Today those old complaints about security policy, and issues such as housing, jobs and voting, have evaporated. This is largely because today the two traditions sit together in government: Martin McGuinness, on Bloody Sunday an IRA commander, is now Northern Ireland's Deputy First Minister.
There will be keen interest on what Saville makes of the testimony to his tribunal of Mr McGuinness, who admitted he was second-in-command of the Derry IRA but maintained that he and other IRA members who went on the march were unarmed.
The Sinn Fein leader was blunt yesterday: "The citizens of Derry, to a man and woman, want Saville to make it absolutely clear that the 27 people who were shot on that day – murdered and injured – were completely innocent people and that those people who inflicted those deaths and injuries were the guilty parties."
Although Saville's precise conclusions are not known, his report can confidently be expected to cast aside Widgery's conclusions on the Bloody Sunday dead and injured. Widgery said of their possible involvement in handling firearms or bombs: "Some are wholly acquitted of complicity in such an action; but there is a strong suspicion that some others had been firing weapons or handling bombs."

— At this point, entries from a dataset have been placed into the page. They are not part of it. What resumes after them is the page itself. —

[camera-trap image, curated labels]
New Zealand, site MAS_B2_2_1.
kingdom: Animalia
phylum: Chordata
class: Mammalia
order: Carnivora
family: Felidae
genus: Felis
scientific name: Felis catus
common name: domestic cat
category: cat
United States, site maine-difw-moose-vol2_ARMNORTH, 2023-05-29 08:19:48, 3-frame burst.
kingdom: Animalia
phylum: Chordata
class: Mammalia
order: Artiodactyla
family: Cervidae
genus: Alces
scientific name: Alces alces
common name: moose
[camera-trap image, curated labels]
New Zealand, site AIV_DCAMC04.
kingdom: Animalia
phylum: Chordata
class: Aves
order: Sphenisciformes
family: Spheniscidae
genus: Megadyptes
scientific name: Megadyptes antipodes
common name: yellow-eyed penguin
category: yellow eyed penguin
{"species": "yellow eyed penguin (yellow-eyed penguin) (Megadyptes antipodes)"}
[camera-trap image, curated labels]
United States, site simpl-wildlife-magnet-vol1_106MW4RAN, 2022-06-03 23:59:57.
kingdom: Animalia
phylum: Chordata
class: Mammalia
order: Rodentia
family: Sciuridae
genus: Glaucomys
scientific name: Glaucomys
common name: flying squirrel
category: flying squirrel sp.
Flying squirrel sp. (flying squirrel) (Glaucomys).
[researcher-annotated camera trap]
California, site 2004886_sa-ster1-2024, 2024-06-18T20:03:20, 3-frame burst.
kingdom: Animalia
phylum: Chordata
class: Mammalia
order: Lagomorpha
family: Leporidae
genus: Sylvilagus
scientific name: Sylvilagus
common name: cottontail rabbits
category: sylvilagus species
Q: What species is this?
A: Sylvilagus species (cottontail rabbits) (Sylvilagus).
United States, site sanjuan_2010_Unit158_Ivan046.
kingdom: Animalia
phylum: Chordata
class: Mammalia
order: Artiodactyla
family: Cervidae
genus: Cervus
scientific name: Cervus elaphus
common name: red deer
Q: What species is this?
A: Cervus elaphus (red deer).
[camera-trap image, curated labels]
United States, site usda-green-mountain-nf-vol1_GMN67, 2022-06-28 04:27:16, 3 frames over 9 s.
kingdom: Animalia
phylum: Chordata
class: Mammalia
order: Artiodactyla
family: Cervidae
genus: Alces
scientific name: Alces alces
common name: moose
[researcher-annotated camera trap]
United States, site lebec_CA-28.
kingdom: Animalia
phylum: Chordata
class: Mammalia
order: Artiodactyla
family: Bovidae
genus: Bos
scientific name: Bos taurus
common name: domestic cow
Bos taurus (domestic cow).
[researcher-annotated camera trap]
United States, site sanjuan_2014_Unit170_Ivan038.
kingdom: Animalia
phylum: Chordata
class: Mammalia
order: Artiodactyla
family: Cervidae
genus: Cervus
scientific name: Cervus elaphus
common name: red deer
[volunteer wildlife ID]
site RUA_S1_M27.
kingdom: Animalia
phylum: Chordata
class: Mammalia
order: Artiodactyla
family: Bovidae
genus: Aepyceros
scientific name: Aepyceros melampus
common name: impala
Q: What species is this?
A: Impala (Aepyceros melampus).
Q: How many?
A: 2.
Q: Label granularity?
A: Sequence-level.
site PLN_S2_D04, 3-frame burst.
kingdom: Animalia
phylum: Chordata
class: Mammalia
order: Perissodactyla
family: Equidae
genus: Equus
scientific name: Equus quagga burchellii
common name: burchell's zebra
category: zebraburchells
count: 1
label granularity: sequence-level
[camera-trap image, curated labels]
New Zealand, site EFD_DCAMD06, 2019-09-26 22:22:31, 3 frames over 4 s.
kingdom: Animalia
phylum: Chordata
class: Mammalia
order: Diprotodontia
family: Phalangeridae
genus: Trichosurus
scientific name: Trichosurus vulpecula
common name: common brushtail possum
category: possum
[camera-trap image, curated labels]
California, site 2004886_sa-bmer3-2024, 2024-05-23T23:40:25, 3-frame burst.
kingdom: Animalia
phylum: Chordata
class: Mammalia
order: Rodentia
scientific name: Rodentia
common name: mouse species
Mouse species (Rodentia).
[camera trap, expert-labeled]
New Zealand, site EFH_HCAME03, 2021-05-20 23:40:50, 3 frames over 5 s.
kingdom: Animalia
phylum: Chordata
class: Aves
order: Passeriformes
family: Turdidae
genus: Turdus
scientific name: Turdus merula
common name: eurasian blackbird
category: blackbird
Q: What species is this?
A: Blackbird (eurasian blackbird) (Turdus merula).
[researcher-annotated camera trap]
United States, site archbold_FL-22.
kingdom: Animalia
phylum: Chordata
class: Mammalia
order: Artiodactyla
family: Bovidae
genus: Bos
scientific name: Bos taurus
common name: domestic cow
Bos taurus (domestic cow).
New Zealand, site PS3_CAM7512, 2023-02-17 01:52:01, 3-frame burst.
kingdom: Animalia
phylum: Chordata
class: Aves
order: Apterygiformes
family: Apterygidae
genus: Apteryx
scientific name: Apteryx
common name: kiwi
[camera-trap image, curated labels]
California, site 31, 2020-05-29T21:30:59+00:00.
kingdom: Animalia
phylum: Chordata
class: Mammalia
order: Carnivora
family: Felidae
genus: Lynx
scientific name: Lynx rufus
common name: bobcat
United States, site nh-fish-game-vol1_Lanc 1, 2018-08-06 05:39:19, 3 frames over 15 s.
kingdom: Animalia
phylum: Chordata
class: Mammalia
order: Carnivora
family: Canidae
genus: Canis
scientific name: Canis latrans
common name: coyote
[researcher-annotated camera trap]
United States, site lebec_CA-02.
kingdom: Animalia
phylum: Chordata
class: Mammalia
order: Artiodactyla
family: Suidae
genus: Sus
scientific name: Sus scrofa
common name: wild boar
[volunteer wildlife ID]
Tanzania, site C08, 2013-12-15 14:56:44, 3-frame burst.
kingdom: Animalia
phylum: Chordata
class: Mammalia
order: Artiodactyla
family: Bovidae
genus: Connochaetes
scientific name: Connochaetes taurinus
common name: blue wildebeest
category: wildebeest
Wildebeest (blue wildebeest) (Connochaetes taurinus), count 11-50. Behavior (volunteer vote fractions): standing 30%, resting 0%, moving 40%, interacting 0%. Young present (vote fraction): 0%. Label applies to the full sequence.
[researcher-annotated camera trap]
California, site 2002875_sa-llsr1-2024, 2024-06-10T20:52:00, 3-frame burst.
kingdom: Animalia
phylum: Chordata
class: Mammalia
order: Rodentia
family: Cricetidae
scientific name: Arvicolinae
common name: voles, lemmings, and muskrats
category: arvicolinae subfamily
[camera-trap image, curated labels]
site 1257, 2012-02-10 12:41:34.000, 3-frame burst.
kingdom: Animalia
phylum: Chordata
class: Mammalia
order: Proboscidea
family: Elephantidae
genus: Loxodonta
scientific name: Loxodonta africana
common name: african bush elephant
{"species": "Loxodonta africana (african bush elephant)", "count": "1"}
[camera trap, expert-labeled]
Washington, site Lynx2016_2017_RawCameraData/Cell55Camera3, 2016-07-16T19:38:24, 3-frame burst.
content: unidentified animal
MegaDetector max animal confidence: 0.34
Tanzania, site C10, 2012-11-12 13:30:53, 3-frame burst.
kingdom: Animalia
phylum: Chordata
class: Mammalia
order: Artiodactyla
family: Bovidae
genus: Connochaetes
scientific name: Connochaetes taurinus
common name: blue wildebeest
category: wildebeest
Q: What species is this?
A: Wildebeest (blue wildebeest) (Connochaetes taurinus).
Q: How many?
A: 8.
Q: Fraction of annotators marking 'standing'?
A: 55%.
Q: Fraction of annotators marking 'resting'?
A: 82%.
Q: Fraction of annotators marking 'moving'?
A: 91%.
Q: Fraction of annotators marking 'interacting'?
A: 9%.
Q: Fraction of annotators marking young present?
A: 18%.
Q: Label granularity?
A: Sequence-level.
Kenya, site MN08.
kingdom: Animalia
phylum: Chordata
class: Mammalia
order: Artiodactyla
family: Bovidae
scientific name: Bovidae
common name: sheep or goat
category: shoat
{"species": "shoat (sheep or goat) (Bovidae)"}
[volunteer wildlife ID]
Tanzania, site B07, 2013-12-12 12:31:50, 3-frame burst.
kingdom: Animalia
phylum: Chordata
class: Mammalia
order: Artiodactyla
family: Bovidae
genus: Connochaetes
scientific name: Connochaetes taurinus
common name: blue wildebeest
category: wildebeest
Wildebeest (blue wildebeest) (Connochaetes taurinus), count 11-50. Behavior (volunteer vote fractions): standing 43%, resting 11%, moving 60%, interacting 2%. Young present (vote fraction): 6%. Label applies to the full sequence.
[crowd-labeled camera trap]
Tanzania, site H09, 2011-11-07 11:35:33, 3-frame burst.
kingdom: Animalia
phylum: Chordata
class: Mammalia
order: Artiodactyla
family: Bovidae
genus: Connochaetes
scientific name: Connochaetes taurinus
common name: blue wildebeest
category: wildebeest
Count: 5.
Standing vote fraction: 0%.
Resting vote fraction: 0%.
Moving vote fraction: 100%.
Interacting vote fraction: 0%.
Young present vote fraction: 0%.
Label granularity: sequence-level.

The anger and indignation generated by these comments among the relatives of the dead and wounded has helped keep Bloody Sunday as a potent issue through the decades. Widgery must have known the truth, is their refrain: he must have known it but he pretended otherwise.
While the Saville inquiry took many years and cost many millions, many feeling it suffered from a surfeit of lawyers, Widgery was extraordinarily brisk, taking only weeks to deliver a report of fewer than 40 pages.
One of the most common criticisms of him was that he did not clear those shot of being active terrorists, although their families and neighbours knew they were not.
In stark contrast he applied only light criticism to the Paras, saying in his 550 words: "There was no general breakdown in discipline. There is no reason to suppose that the soldiers would have opened fire if they had not been fired on first."
He wrote that their training made them "aggressive and quick in decision" and that some showed "more restraint in opening fire than others". Some showed a high degree of responsibility, he held.
But he added, in the phrase which in Ireland will always be associated with his name, the firing of other soldiers "bordered on the reckless". While Saville may come up with a new generation of phrases, they are unlikely to include anything along those lines.
The brevity of Widgery helps explain why the second inquiry lasted so long, since Saville was very obviously determined that his investigations could not be condemned for any lack of thoroughness.
The Widgery report contained no expressions of regret for any of the deaths. Soldiers, he said, had had an impossible task during the disturbances, "and in these circumstances it is not remarkable that mistakes were made and some innocent civilians hit".
This afternoon the keenly-awaited document will be published, David Cameron making a statement in the House of Commons outlining its findings and giving his Government's preliminary response.
Ministers yesterday received their first sight of the document, which follows the longest-running and costliest inquiry in British legal history. The effects of the events it deals with have been even costlier in terms of disruption, destruction, and lives lost.